* SELECTED PASSAGE:
77 years ago the siege of Leningrad was completely lifted

© Форпост Северо-Запад

The Great Patriotic War was one of the most tragic and at the same time heroic pages of the city's history.

Artillery barrages and bombardments, the terrible thirty-degree cold and the lack of any food except 125 grams of bread made from food pulp, oilcake, and wallpaper dust. Such inhumane conditions left little or no chance that Leningrad, surrounded by the Nazis, would survive.

Nevertheless, despite the colossal sacrifices, the civilians who had remained in the enemy's ring continued to fight. They worked at factories for 12-14 hours, often sleeping directly in the shops so as not to waste their last energy on the way home, but did not surrender.

A huge contribution to the defense of the city on the Neva was made by teachers and students of the Mining Institute, who in the summer of 1941 joined the militia and built fortifications near Leningrad, and after the blockade began to produce grenades for the front and were sabotage work behind the German lines.

On September 13, 1941 a partisan detachment of students and teachers of the Mining Institute was sent behind the German lines. Of the 35 rangers, only 17 returned to Leningrad three months later.

The invention of Professor Alexander Kuznetsov stands out among the achievements of the institute scientists of that time. He and a group of co-authors proposed to the military a new explosive substance "Sinal" (Si N Al), created on the basis of aluminum-silicon mixture. Cambrian clay, which was abundant in the city and its suburbs, was used as an active additive. With ammunition in short supply, this innovation was a real scientific breakthrough.

The simplicity of the technology made it possible to set up mass production of ammunition in the city as early as August. At the Mining Institute, there were two workshops daily producing more than two tons of explosives and every tenth grenade for the Leningrad front. In this regard, the institute became one of the main targets of the Germans. Already by the middle of the war, all buildings here were destroyed to one degree or another. And on February 24, 1942, the first workshop of special production was destroyed by a direct hit of a landmine.

Meanwhile, the Leningrad Mining Institute was officially located in Cheremkhovo, Irkutsk Oblast. It was there that the most valuable equipment and museum collections were evacuated. It was there that some of the students, who, in spite of everything, continued to carry out laboratory work and course projects aimed primarily at replenishing the resource base of the USSR. After all, the country badly needed additional amounts of raw materials for armament production, and, subsequently, for reconstruction of infrastructure destroyed by the Nazis.

A special place among the practical research of the representatives of the Mining institute was occupied by research related to geophysical methods of mineral exploration. For example, senior students carried out electrical surveying work at the Botogol graphite deposit in the Eastern Sayany Mountains and revealed there new large deposits.

"Graphite is the big brother of hard coal. But while coal served as fuel, adding graphite in small doses to molten steel dramatically increased its strength. Due to the logging (electrical prospecting of minerals - ed.) our country during the Great Patriotic War obtained a new source of graphite for high quality armor steel for tanks," says Vitaly Vedernikov, deputy director for science of the Mining Museum.

The miners who returned from evacuation after the end of the siege faced a dismal picture. Not a single intact building remained on the campus of the institute. The institute was irretrievably deprived of more than three thousand square meters of its premises, while the rest required major repairs.

* RECORDS:
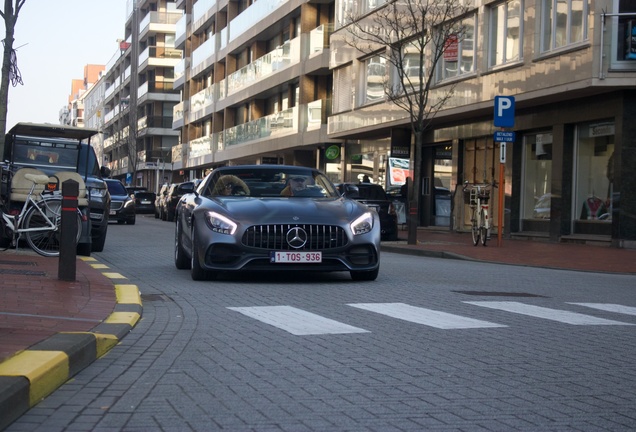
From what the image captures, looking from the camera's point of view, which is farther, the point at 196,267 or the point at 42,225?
the point at 42,225

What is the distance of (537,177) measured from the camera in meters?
28.5

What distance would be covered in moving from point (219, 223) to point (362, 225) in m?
1.66

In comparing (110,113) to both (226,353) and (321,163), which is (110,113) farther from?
(226,353)

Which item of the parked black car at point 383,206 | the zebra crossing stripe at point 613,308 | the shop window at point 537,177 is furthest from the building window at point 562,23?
the zebra crossing stripe at point 613,308

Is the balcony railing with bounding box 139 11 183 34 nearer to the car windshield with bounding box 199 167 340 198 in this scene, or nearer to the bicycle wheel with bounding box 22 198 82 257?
the bicycle wheel with bounding box 22 198 82 257

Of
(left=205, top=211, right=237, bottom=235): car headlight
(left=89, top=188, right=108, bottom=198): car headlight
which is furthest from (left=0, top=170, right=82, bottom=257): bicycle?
(left=89, top=188, right=108, bottom=198): car headlight

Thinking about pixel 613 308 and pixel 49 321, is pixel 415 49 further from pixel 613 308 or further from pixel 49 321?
pixel 49 321

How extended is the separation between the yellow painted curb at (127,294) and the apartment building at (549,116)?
46.4 ft

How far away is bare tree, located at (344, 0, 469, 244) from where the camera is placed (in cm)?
2438

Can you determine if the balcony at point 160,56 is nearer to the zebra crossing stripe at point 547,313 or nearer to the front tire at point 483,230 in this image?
the front tire at point 483,230

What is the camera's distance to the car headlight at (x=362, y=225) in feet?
38.4

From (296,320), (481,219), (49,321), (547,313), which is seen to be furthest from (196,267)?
(481,219)

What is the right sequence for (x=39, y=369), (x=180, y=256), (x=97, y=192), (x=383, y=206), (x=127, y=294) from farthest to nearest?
(x=383, y=206) < (x=97, y=192) < (x=180, y=256) < (x=127, y=294) < (x=39, y=369)

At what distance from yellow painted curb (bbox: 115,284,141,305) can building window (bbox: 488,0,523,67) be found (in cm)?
1914
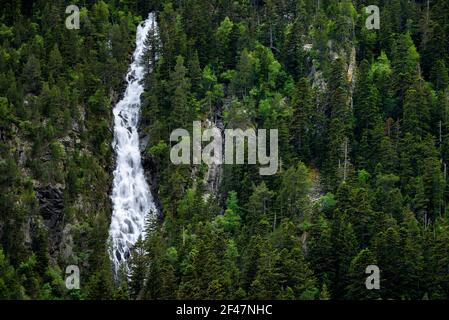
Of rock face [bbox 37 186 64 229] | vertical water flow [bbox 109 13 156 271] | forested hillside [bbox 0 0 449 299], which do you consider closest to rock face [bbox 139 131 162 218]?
forested hillside [bbox 0 0 449 299]

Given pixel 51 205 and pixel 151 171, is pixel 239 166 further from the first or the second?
pixel 51 205

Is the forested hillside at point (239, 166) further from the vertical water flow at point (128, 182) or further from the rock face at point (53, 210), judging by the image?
the vertical water flow at point (128, 182)

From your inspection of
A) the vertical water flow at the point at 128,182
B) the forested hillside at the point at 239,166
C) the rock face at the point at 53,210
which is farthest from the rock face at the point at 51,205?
the vertical water flow at the point at 128,182

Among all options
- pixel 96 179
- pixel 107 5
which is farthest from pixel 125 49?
pixel 96 179

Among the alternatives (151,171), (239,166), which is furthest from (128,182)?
(239,166)

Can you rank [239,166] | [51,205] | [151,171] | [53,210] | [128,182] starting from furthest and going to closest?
[151,171] → [128,182] → [239,166] → [51,205] → [53,210]

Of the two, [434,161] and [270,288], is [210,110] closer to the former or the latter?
[434,161]

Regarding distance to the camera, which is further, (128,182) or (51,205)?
(128,182)
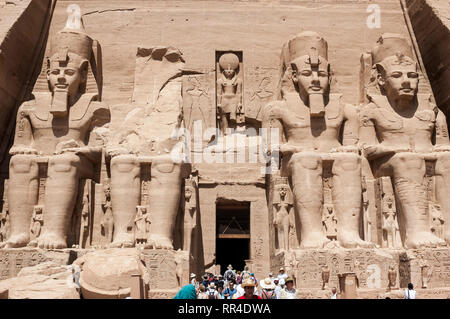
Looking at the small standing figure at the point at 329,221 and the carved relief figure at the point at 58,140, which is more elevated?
the carved relief figure at the point at 58,140

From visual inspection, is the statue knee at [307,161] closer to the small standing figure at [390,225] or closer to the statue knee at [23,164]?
the small standing figure at [390,225]

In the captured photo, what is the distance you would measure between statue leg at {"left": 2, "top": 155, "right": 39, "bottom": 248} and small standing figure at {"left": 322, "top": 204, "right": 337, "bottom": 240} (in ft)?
14.0

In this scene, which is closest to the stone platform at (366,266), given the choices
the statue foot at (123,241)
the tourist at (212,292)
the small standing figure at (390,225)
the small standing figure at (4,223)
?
the small standing figure at (390,225)

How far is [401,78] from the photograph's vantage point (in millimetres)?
8984

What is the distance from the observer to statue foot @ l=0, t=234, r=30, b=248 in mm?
8086

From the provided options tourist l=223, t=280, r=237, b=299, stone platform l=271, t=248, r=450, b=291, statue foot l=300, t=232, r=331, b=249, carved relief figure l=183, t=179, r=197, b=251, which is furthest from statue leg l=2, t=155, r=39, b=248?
statue foot l=300, t=232, r=331, b=249

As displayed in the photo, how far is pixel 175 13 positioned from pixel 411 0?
168 inches

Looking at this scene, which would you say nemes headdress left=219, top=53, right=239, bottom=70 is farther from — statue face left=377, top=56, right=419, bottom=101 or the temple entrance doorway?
statue face left=377, top=56, right=419, bottom=101

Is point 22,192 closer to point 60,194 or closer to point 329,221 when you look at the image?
point 60,194

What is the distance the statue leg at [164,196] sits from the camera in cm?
812

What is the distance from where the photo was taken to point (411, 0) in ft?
34.2

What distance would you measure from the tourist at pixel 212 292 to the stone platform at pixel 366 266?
1231 mm

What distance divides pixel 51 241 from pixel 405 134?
5518 millimetres
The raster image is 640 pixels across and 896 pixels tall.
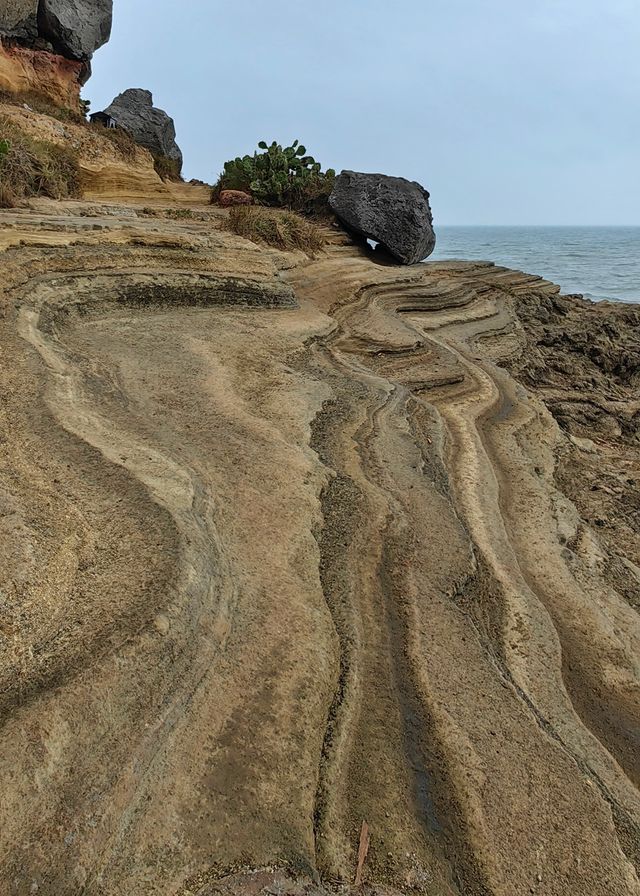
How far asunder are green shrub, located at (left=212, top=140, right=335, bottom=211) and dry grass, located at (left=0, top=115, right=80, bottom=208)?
3944mm

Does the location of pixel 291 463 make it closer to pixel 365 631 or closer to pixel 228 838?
pixel 365 631

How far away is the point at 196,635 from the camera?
2.84 metres

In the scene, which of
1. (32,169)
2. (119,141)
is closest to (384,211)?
(119,141)

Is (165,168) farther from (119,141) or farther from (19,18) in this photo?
(19,18)

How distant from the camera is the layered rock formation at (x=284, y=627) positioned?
7.36ft

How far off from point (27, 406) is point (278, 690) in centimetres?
276

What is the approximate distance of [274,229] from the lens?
11.9 metres

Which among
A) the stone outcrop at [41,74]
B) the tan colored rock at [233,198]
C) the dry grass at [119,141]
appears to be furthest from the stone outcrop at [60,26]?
the tan colored rock at [233,198]

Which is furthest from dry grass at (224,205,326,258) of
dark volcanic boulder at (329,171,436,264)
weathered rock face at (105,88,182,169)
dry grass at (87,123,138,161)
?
weathered rock face at (105,88,182,169)

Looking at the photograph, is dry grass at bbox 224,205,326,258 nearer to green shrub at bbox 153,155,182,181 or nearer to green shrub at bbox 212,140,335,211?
green shrub at bbox 212,140,335,211

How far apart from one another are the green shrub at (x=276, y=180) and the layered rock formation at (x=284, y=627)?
379 inches

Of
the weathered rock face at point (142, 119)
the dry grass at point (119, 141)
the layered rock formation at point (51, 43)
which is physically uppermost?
the layered rock formation at point (51, 43)

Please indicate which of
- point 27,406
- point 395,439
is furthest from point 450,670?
point 27,406

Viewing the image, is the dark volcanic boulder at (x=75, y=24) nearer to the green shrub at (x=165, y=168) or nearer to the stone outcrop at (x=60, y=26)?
the stone outcrop at (x=60, y=26)
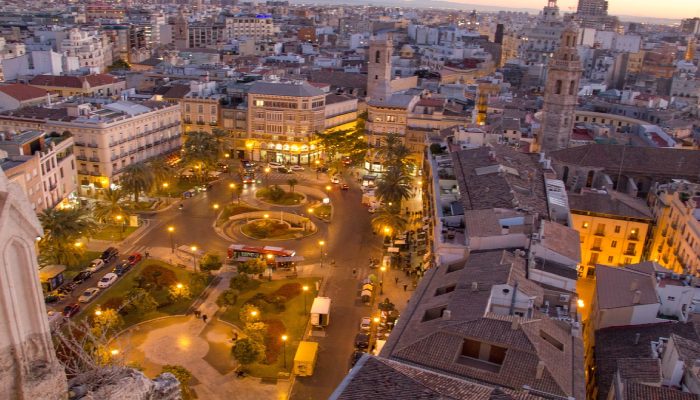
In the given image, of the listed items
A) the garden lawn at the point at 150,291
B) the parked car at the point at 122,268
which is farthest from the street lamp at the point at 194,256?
the parked car at the point at 122,268

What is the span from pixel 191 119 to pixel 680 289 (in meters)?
72.6

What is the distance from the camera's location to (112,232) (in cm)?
5909

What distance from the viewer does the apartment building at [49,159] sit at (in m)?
57.0

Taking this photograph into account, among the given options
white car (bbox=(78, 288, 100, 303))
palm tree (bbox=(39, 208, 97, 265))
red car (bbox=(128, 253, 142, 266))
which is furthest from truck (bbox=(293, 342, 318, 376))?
palm tree (bbox=(39, 208, 97, 265))

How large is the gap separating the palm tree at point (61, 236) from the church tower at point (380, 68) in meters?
58.4

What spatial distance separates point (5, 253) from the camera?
9930 mm

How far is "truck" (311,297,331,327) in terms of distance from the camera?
42.5m

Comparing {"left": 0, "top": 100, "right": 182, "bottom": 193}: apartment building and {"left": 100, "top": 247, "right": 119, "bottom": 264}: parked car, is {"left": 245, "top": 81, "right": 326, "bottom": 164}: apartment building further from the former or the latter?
{"left": 100, "top": 247, "right": 119, "bottom": 264}: parked car

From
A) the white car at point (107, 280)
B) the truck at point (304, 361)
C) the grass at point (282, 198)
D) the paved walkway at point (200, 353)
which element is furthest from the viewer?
the grass at point (282, 198)

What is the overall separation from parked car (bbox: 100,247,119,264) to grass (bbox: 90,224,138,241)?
4.11 meters

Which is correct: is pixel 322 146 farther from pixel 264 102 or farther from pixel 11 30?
pixel 11 30

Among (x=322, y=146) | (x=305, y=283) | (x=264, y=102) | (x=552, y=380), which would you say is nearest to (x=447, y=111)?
(x=322, y=146)

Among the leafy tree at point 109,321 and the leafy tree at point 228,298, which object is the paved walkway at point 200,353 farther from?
the leafy tree at point 109,321

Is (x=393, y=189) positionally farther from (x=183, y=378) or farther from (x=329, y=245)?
(x=183, y=378)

* REQUIRED ACTION:
In the article on the siege of Leningrad, the sentence beginning "A huge contribution to the defense of the city on the Neva" lists what teachers and students of the Mining Institute did. Name each of those activities.

* WRITTEN SOLUTION:
- Joined the militia in the summer of 1941
- Built fortifications near Leningrad
- Produced grenades for the front after the blockade began
- Carried out sabotage work behind the German lines